- Description of the task:
Locate "class: Aves" in the data below, then output the line it is on and all following lines through the last, word for word. Skip any pictures.

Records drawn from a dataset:
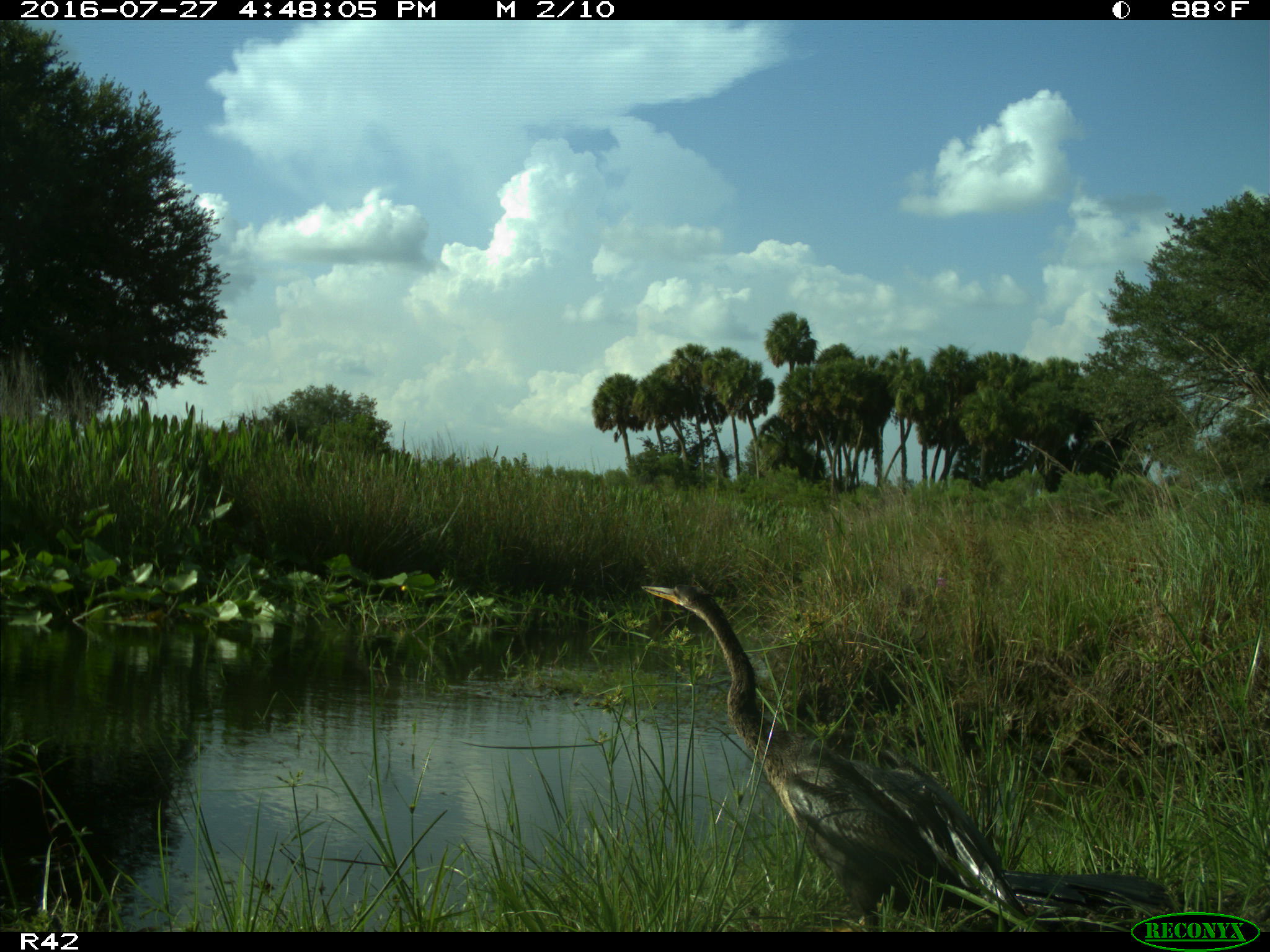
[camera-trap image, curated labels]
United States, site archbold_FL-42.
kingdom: Animalia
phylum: Chordata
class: Aves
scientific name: Aves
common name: birds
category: unidentified bird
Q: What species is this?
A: Unidentified bird (birds) (Aves).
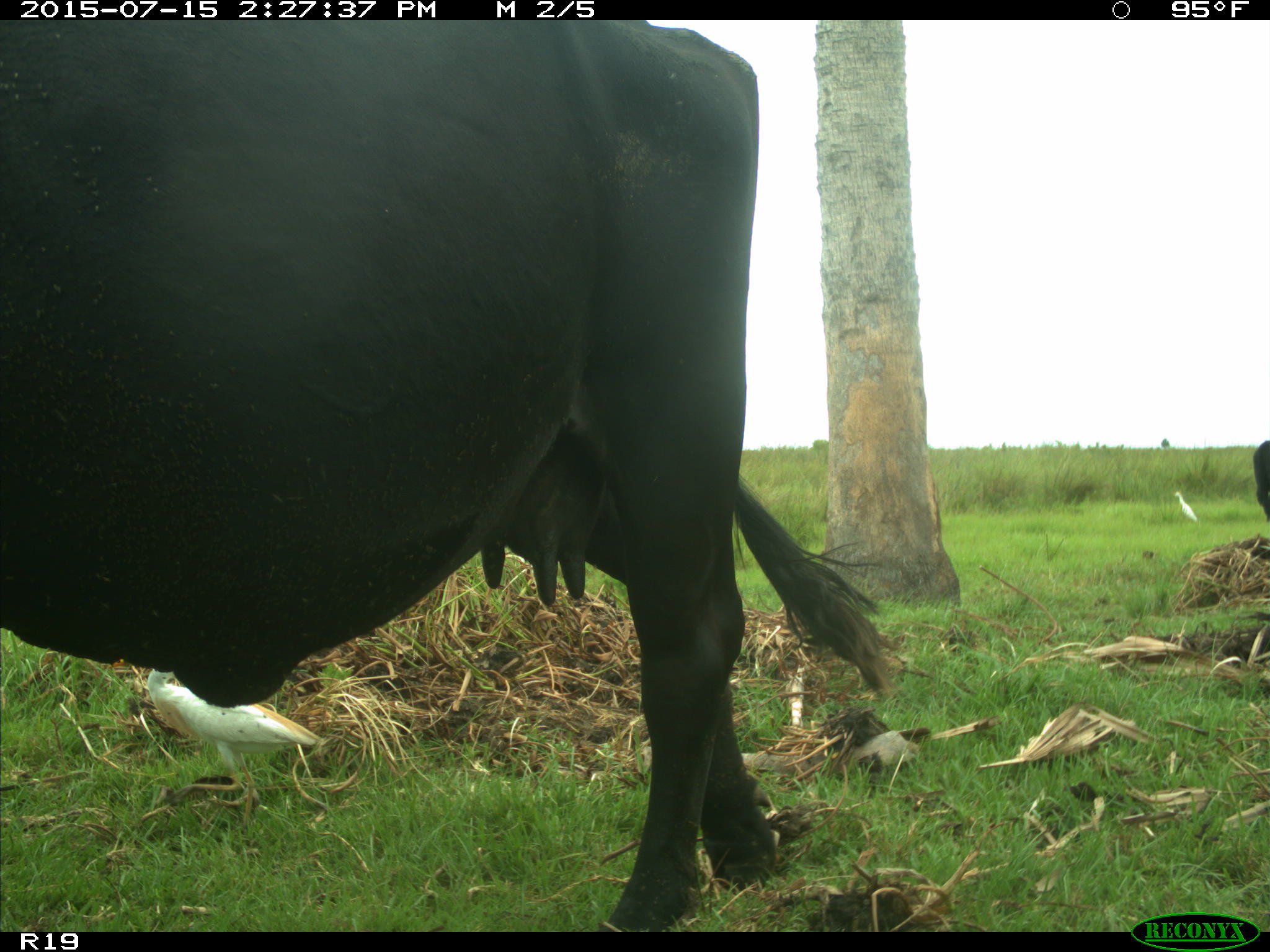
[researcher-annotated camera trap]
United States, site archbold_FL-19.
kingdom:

- Result of the exercise:
class: Aves
scientific name: Aves
common name: birds
category: unidentified bird
Q: What species is this?
A: Unidentified bird (birds) (Aves).
[researcher-annotated camera trap]
United States, site archbold_FL-19.
kingdom:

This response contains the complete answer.